On a regular basis, reports emerge of overnight attacks carried out on farming villages in which people are slaughtered, homes are burned and farmlands are confiscated.
“One of the important things to understand that it is not just Boko Haram and ISIS in West Africa now,” Moore said.
“But because the government now has neglected dealing with these people, you have militarized Fulani tribesman. We are very careful to make it clear that Fulani are the largest tribe in Africa — almost 20 million. Not every Fulani is a terrorist. But because the government hasn’t dealt with the terrorism in the northeast, you have terrorists among the Fulani who are now killing more people than Boko Haram ever had in the center part of the country, which happens to be where the Christians and the oil is.”
The Anambra-based International Society for Civil Liberties and Rule of Law estimates that at least 812 Christians were killed by Fulani radicals in the first half of 2020 by radical herdsmen.
While human rights advocates have accused the Nigerian government of not doing enough to protect its citizens from Fulani attacks, talk about how the international community should respond to the crisis has been “deflected” by a debate about what role religion is playing in the Fulani attacks, the authors explained.
While the Nigerian government has maintained that the conflict is less about religion and is just a continuation of a decades-old resource conflict between herders and farmers, Christian victims and advocates contend that there are strong religious overtones at play in the violence that should not be ignored, especially when attackers are screaming “Allahu Akbar” as they slaughter villagers and burn down houses.
In the book, Moore and Cooper recalled a meeting they had in February with U.S. Ambassador to Nigeria Mary Beth Leonard in which they discussed the religious aspects of the violence throughout the country.

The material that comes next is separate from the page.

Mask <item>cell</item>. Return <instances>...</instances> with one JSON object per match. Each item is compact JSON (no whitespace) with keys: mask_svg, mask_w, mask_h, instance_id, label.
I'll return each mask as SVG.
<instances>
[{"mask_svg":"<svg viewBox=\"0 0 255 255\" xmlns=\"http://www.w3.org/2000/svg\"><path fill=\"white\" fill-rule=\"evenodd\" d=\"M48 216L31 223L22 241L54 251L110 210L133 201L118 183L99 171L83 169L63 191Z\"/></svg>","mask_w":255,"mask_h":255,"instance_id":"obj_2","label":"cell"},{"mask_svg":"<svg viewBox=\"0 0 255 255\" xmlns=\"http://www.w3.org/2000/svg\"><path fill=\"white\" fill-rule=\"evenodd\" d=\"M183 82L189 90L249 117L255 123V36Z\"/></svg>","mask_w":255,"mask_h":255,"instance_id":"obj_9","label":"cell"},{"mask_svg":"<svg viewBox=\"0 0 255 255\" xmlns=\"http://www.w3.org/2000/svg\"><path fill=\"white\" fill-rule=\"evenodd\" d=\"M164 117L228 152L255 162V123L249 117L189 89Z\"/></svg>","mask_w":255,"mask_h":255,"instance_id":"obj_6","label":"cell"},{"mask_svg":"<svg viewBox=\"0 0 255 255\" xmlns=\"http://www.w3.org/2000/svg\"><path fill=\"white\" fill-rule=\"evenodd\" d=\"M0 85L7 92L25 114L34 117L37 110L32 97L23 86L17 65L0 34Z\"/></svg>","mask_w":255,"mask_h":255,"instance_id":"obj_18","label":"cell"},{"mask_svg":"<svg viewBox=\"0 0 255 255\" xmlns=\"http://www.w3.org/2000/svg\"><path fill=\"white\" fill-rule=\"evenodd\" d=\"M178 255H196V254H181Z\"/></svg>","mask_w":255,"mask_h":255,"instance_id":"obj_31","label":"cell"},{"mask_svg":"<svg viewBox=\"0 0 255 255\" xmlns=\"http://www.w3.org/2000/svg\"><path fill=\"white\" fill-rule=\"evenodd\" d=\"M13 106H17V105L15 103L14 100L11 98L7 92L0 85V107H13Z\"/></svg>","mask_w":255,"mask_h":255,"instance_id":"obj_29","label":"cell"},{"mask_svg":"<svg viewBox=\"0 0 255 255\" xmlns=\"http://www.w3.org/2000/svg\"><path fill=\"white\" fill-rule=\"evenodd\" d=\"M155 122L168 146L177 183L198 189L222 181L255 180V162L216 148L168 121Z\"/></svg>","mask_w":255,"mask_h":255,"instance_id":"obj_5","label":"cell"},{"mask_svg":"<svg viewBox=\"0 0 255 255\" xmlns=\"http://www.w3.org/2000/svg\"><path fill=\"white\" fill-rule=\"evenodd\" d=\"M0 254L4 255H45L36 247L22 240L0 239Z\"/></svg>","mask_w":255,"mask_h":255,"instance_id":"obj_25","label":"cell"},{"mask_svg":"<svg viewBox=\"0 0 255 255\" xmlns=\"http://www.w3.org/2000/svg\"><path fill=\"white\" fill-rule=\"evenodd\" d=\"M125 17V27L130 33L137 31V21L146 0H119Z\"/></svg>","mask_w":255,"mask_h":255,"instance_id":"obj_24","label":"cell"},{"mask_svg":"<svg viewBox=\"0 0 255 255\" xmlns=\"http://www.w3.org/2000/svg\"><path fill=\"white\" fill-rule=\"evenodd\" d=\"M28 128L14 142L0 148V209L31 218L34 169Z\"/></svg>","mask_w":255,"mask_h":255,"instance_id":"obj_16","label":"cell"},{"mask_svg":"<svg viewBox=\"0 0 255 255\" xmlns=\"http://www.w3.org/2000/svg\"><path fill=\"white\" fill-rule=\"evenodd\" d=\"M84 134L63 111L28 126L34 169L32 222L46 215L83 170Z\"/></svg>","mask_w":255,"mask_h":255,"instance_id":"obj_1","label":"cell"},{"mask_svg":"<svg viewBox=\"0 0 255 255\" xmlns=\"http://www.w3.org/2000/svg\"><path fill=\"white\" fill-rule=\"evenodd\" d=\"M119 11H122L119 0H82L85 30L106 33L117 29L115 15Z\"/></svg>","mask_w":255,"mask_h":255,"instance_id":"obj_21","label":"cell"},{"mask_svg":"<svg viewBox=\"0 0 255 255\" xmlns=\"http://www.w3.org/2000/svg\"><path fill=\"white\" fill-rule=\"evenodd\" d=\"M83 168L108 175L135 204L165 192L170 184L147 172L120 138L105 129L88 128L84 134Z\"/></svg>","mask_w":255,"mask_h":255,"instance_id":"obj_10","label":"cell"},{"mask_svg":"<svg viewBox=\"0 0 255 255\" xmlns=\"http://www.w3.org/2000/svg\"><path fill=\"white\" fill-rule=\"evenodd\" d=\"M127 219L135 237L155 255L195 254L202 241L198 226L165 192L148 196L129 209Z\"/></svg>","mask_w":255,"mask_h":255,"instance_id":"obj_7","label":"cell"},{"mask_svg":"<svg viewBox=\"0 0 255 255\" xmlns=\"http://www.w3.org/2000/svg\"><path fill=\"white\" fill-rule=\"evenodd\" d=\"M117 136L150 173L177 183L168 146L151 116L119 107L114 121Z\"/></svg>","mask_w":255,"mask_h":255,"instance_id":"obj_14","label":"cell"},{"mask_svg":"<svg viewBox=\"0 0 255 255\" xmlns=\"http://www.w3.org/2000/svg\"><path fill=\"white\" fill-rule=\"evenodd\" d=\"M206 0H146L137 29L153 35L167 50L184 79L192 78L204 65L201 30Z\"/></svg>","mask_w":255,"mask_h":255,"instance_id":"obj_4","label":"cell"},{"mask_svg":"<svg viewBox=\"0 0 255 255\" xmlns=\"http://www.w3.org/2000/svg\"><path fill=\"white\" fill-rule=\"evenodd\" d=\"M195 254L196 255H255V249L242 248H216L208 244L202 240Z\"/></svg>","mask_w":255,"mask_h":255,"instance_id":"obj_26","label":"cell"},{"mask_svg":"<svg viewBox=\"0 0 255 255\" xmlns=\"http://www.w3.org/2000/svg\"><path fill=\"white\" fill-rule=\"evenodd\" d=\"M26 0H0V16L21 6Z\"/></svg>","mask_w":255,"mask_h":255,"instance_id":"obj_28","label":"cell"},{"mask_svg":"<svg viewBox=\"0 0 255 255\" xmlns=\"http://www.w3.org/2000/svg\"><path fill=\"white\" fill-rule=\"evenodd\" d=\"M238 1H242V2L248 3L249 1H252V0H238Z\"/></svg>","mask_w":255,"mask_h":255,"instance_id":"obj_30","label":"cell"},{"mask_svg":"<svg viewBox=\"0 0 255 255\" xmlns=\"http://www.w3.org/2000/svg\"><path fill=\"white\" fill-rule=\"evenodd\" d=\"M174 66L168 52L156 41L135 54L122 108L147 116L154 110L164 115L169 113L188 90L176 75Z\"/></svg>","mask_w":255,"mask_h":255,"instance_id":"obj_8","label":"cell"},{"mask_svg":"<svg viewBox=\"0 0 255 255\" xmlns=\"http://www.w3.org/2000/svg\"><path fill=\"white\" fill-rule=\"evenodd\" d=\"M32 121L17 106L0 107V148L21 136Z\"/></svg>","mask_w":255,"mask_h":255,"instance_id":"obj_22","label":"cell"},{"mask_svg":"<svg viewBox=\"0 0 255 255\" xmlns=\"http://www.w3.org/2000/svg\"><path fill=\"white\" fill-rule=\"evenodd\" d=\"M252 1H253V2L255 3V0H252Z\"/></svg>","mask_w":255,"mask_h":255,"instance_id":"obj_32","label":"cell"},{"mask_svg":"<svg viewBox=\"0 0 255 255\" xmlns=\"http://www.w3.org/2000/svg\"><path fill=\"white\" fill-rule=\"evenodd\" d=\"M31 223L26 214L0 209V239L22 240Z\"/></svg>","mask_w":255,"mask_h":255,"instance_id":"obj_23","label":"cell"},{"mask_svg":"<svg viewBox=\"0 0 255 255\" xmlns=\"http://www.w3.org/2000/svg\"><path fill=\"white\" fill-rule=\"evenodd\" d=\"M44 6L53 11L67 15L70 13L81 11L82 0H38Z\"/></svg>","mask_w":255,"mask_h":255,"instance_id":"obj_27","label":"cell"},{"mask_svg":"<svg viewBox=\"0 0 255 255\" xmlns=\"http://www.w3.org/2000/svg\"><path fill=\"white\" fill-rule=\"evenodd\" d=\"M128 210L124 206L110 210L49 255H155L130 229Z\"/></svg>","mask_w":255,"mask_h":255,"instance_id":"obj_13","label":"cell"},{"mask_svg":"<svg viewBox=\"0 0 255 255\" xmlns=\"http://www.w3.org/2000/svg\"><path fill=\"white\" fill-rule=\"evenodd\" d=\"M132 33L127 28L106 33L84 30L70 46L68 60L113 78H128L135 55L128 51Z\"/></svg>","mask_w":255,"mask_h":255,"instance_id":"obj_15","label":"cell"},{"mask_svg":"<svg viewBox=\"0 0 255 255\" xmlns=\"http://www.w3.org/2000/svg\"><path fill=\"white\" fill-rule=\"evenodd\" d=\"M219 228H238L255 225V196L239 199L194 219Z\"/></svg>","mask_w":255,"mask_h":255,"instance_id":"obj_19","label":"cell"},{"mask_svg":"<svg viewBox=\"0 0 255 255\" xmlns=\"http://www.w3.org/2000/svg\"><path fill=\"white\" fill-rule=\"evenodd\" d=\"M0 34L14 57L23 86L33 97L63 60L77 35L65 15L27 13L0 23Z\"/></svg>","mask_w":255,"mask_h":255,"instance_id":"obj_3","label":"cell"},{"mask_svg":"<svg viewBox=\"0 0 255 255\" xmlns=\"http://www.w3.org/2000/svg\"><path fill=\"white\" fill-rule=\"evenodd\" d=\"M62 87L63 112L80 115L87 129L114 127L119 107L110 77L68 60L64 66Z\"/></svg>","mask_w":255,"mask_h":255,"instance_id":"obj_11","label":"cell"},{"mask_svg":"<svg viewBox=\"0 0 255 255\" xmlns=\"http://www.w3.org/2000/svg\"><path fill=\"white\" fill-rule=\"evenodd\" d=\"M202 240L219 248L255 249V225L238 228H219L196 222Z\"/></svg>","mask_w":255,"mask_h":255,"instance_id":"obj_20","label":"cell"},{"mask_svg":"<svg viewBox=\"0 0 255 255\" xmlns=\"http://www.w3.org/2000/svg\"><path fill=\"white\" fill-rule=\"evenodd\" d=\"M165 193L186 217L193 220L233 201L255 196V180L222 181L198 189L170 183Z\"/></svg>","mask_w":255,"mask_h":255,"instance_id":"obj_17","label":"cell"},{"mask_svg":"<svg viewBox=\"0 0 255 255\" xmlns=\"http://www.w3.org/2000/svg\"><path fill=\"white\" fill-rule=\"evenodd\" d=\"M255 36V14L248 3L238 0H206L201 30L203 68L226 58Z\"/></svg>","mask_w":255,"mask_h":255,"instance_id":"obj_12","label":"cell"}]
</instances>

“She denied that it was at all about religion and described the conflict as ‘fundamentally a resource issue,’” the book states. “Religion was, according to Ambassador Leonard, only relevant as it served as a potential accelerant to conflict. She left us with the impression that people like us, by speaking up for victims of religious persecution, were part of the problem. We found this to be hugely alarming.”
Cooper pointed out that while the Nigerian military has the capacity to stop the violence, the military has not been or willing or able to do so. The authors believe that the U.S. and United Kingdom governments should do more in their power to pressure the Nigerian government to protect its citizens.
”The goal is to get these two governments to sort of get past the reflective and deflective discussions about whether it is just tribal and religion,” Cooper stated. “We don’t want to demonize Nigeria as a failed or lost state, it is not there yet. It is too big and too important to fail. We need American diplomats, U.K. diplomats and others to stop putting blinders on because they just don’t want to go there when it comes to religion. That is a huge mistake. You can’t treat cancer unless you can fully identify the nature and scope of that cancer."
The book was released just weeks ahead of the U.S. presidential election last month.
“We believe that whoever is sitting in the Oval Office in January and whatever the number counts are in the House and Senate, the issue of Nigeria — and specifically the genocide that is underway there against Christians — will have to be an issue that is dealt with by the United States,” Cooper contended, “not only because of religious freedom and all the rest but also because of the terrorist players that are operating in the neighborhood and expanding their operations.”